HTI dikelola dengan silvikultur
intensif, ditanam secara monokultur, dan dipanen secara tebang habis. Menurut
Atmawijaya (1986), tingkat intensifikasi diukur menurut jumlah kegiatan dan
uang yang ditanam tiap satuan luas atau dalam tiap satuan hasil. Kegiatan
mencakup pemeliharan jenis (pengadaan sumber benih), pemuliaan pohon (tree improvement) , dan pengaturan jarak
tanam, pemangkasan, dan lama rotasi. Pengelolaan tanah dan perlindungan tidak
tersebut sebagai bagian hakiki silvikultur intensif. Dengan ciri-cirinya itu
boleh disebut kebun kayu (timber estate)
(Anonim,-).
Menurut penggunaannya hasilnya, HTI
terpilahkan menjadi tiga kelompok, yaitu penghasil kayu energi dengan daur 5
s/d 8 tahun, penghasil kayu bubur (Pulp)
dengan daur 10 – 15 tahun, dan penghasil kayu pertukangan dengan daur 20 – 30
tahun. Berdasarkan analisis ekonomi, luas optimum dan minimum rata-rata satu
satuan kebun kayu menurut jenis hasilnya ialah kebun kayu energi optimum 48.000
ha dan minimum 15.500 ha, kebun kayu bubur 42.500 ha dan 23.000 ha, dan kebun
kayu pertukangan 65.000 ha dan 14.000 ha (Anonim,-).
PERSOALAN
Fakta
yang perlu dicermati berkenaan dengan pembangunan HTI adalah :
- Lahan yang terlibat sangat luas dan bagian terbesar akan berada di Sumatera dan Kalimantan.
- Monokultur.
- Pemungutan hasil dengan tebang habis yang setiap tahunnya meliputi lahan luas.
- Pengelolaan tanah tidak dijadikan bagian hakiki silvikutur yang diterapkan meskipun sudah disebut intensif.
Fakta-fakta tersebut apabila ditangani secara benar akan berdampak buruk
atas sumber daya tanah dan membahayakan kemaujudan (existence) dan keterlanjutan keterlanjutan (sustainability) HTI sendiri.
Pelibatan lahan sangat luas di Sumatera dan Kalimantan
akan segera terbentur pada tanah-tanah piasan (marginal).

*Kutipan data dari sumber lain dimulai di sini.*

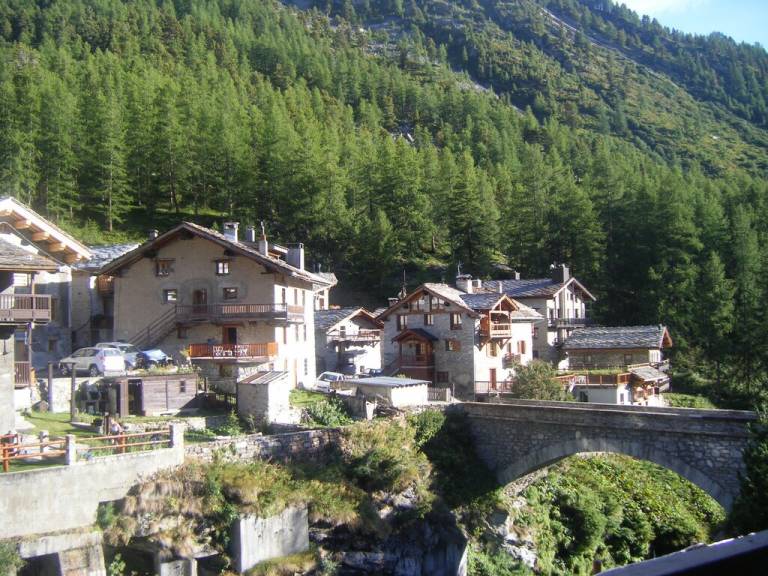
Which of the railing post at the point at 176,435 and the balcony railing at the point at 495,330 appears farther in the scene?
the balcony railing at the point at 495,330

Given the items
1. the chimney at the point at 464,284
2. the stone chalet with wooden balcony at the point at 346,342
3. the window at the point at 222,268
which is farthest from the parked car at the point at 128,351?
the chimney at the point at 464,284

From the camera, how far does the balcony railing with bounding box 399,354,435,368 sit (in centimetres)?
4647

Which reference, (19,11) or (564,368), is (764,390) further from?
(19,11)

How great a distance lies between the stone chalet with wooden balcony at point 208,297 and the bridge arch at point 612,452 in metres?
13.8

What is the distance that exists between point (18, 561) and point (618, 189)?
6840cm

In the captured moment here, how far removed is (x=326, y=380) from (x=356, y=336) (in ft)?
29.8

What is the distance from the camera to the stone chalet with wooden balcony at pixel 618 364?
46.4m

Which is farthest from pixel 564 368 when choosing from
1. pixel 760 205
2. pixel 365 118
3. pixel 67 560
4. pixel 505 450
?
pixel 365 118

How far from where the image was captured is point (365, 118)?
127000 mm

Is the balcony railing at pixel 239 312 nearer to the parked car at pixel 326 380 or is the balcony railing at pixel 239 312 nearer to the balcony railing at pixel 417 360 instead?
the parked car at pixel 326 380

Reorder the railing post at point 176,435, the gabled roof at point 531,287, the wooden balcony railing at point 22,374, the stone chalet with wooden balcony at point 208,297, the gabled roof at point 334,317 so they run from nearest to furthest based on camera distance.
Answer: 1. the railing post at point 176,435
2. the wooden balcony railing at point 22,374
3. the stone chalet with wooden balcony at point 208,297
4. the gabled roof at point 334,317
5. the gabled roof at point 531,287

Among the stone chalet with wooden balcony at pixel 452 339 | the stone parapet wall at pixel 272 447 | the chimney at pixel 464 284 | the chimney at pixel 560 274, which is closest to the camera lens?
the stone parapet wall at pixel 272 447

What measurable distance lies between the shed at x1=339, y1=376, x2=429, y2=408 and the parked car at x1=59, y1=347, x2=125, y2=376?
471 inches

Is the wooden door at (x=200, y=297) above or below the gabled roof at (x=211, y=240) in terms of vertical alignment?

Dalam menghadapi tanah semacam ini HTI tidak lagi
memiliki daya adaptasi kuat seperti hutan alam. Mekanisme adaptasi dalam hutan
alam yang berkembang lewat suksesi vegetasi, keseimbangan tahana lunak (steady state equilibrium) antara
vegetasi sebagai biom dan tanah sebagai habitat, dan keanekaan jenis serta umur
(tingkat perkembangan dalam kumpulan asosiatif, tiada dalam HTI. Maka
keterlanjutan alami HTI lemah. Silvikultur intensif yang dirancang untuk HTI
tidak mempunyai komponen teknologi yang sanggup menyulih kelemahan adaptasi
alami yang ada dalam sistem HTI dengan kekuatan buatan.

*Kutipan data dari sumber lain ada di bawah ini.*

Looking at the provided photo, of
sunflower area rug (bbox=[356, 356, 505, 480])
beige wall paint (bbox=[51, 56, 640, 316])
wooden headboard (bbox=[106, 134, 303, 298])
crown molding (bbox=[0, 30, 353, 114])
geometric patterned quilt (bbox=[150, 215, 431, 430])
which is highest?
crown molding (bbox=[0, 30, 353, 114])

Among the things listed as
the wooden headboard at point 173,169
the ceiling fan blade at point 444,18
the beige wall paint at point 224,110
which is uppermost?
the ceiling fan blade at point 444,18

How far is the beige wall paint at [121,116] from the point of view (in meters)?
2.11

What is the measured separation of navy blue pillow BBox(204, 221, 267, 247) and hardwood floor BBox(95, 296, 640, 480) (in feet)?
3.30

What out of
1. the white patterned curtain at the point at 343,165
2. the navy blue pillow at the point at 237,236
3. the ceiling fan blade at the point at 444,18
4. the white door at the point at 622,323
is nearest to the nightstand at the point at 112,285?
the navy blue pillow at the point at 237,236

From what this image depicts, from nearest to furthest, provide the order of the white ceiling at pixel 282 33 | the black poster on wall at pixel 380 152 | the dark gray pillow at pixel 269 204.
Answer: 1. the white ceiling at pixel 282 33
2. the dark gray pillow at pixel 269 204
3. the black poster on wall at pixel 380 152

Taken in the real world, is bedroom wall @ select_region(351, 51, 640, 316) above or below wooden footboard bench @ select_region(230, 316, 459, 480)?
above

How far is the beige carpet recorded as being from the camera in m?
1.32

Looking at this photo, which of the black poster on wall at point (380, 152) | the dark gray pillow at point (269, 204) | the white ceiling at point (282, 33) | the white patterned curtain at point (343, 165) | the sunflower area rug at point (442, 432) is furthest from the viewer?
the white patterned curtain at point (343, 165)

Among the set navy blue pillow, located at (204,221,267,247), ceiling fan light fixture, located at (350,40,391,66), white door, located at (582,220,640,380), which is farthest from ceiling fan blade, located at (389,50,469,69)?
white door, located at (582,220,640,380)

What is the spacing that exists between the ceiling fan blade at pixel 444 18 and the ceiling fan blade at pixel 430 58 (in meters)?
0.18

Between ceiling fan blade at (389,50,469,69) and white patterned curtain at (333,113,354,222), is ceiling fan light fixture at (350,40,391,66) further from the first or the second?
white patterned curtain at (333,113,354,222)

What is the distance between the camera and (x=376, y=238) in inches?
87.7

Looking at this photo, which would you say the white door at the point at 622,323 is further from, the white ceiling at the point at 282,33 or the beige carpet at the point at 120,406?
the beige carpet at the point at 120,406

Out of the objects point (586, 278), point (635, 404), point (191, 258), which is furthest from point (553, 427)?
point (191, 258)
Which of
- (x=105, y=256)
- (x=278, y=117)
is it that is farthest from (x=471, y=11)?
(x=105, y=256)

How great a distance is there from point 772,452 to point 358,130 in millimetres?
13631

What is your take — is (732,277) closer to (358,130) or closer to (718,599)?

Kendala tanah yang dihadapi bersifat majemuk yang untuk
penanggulanagannya memerlukan teknologi sepadan yang dirancang secara cermat
agar tidak mengusik sumber daya tanah dan lingkungan adalah:
- pH rendah yang berkaitan dengan kejenuhan basa rendah (kekurangan hara rendah)
- kejenuhan Al tinggi dan Fe dan Mn aktif tinggi yang menimbulkan keracunan pada tanaman, gangguan penyerapan unsur hara dan daya semat kuat atas fosfat.
- lempung beraktivitas rendah (low activity clay, LAC) yang menyebabkan daya simpan air dan hara rendah serta efisiensi serapan hara rendah, dan bermuatan terubahkan (variable charge clay VCC) yang bergantung pada pH muatannya makin kecil sehingga aktivitas lempung makin rendah.
- kandungan unsur hara mikro Cu yang berkaitan dengan macam bahan induk (kadar SiO2 tinggi atau batuan pasir ) dan kandungan unsure hara mikro Zn di lapisan tanah atas yang berkaitan dengan alih tempat ke lapisan tanah bawahan (Aubert dan Pinta, 1977); Krauskopf, 1979).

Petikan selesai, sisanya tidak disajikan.